• **YOUR TASK**
All the lines below need retyping exactly, apart from the images.

• **DATA SHOWN**
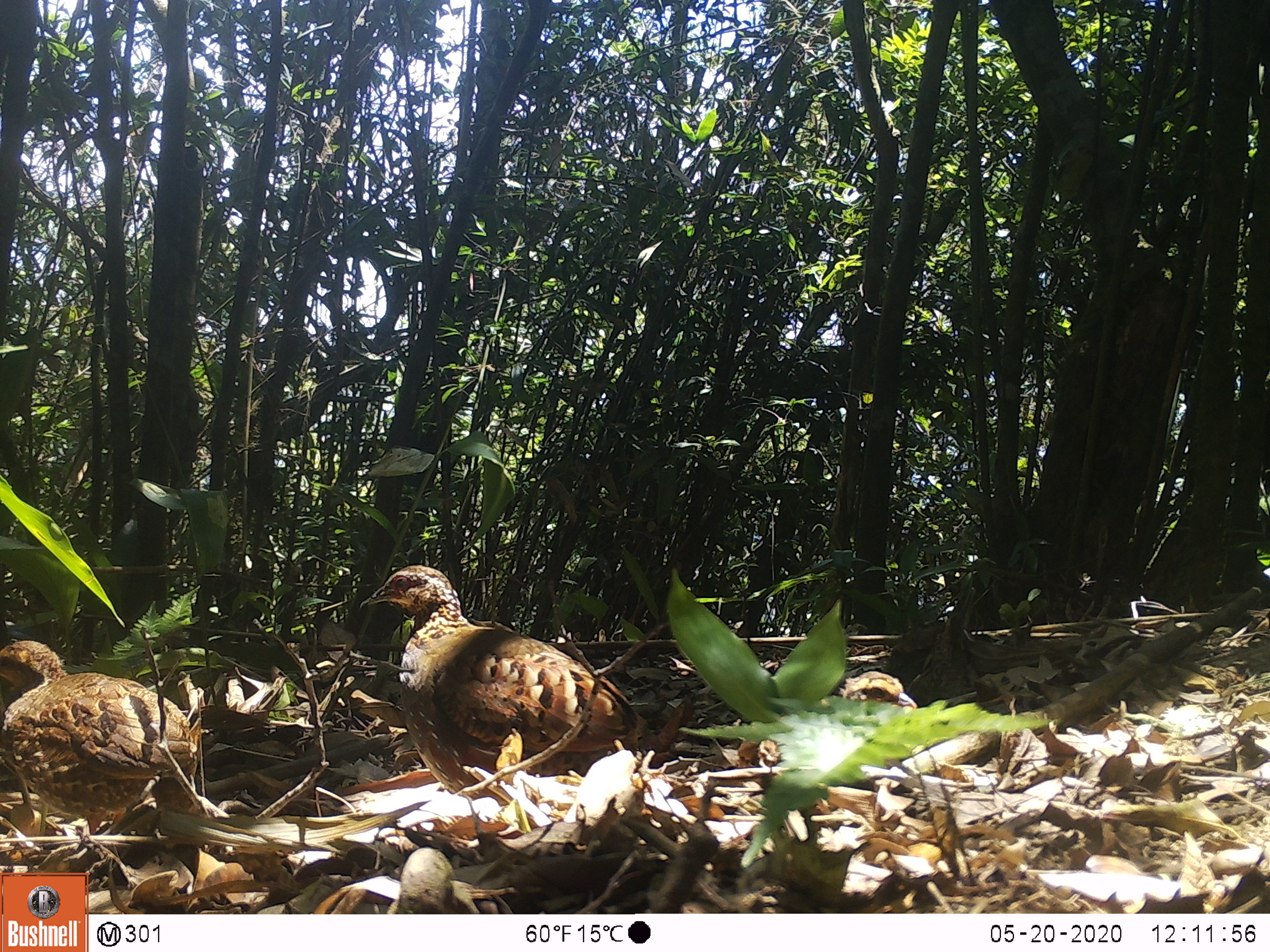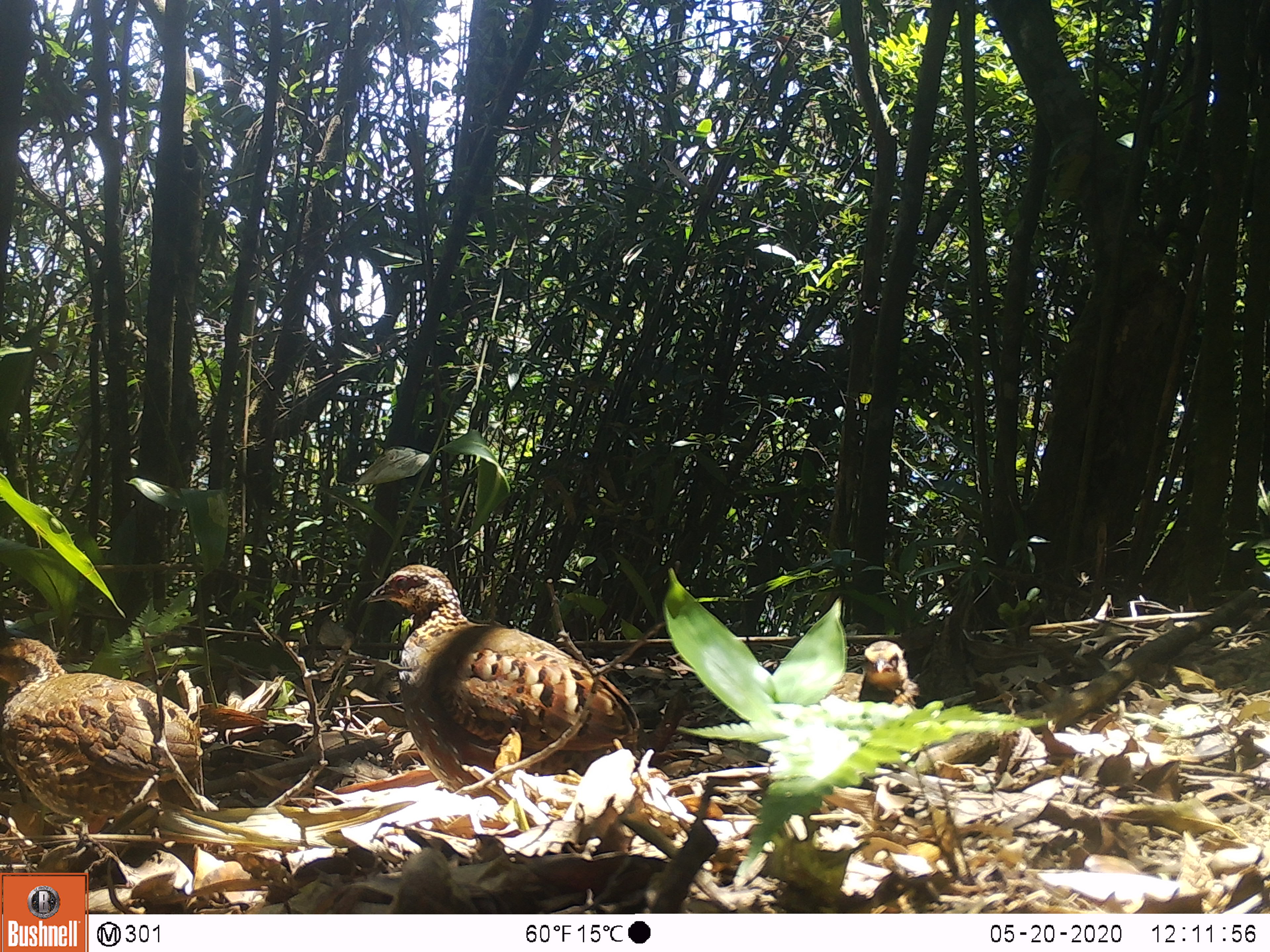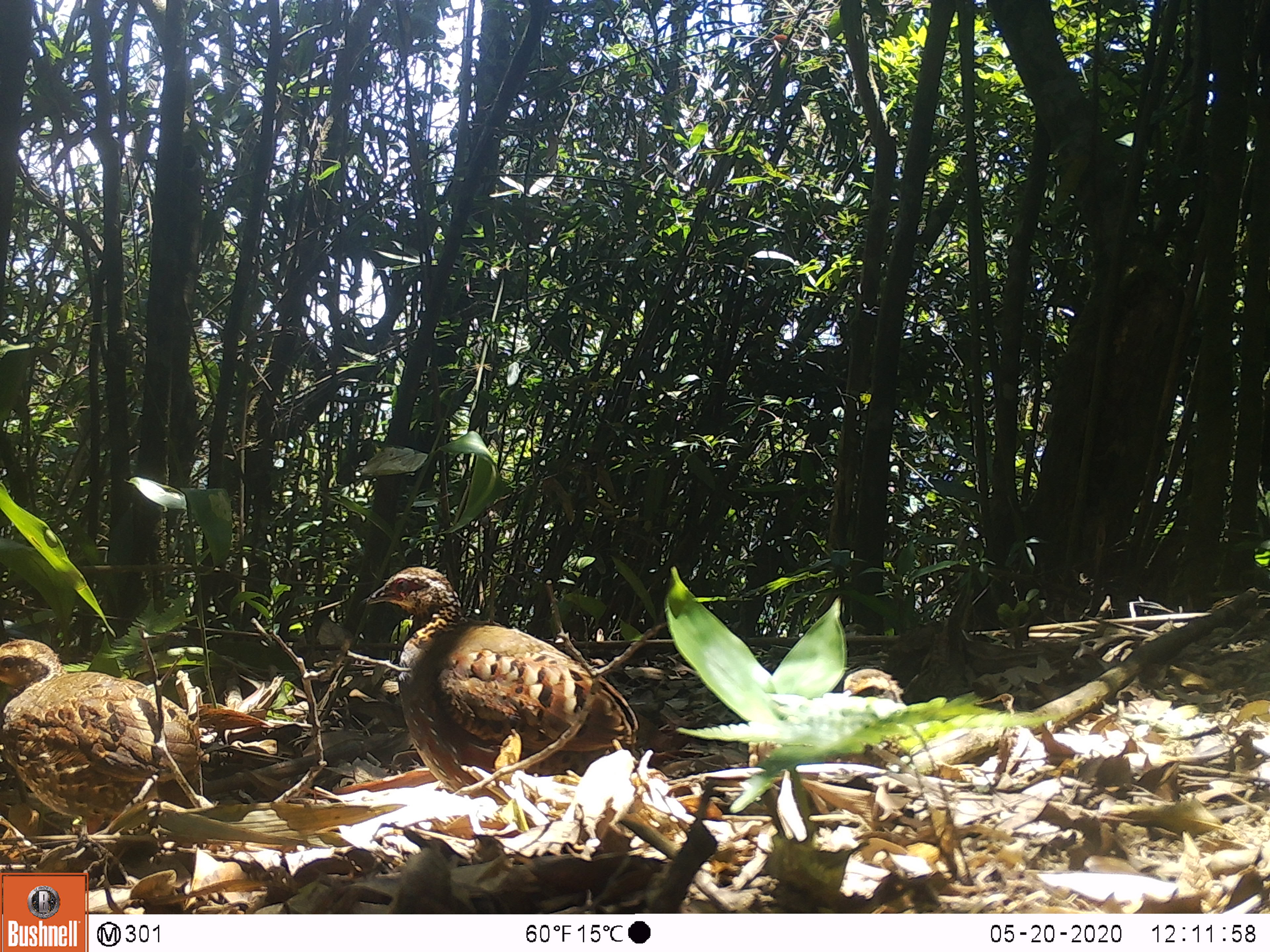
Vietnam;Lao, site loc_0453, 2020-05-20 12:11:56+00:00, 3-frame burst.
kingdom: Animalia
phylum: Chordata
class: Aves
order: Galliformes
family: Phasianidae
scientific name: Phasianidae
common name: partridge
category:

• **EXERCISE RESULT**
Vietnam;Lao, site loc_0453, 2020-05-20 12:11:56+00:00, 3-frame burst.
kingdom: Animalia
phylum: Chordata
class: Aves
order: Galliformes
family: Phasianidae
scientific name: Phasianidae
common name: partridge
category:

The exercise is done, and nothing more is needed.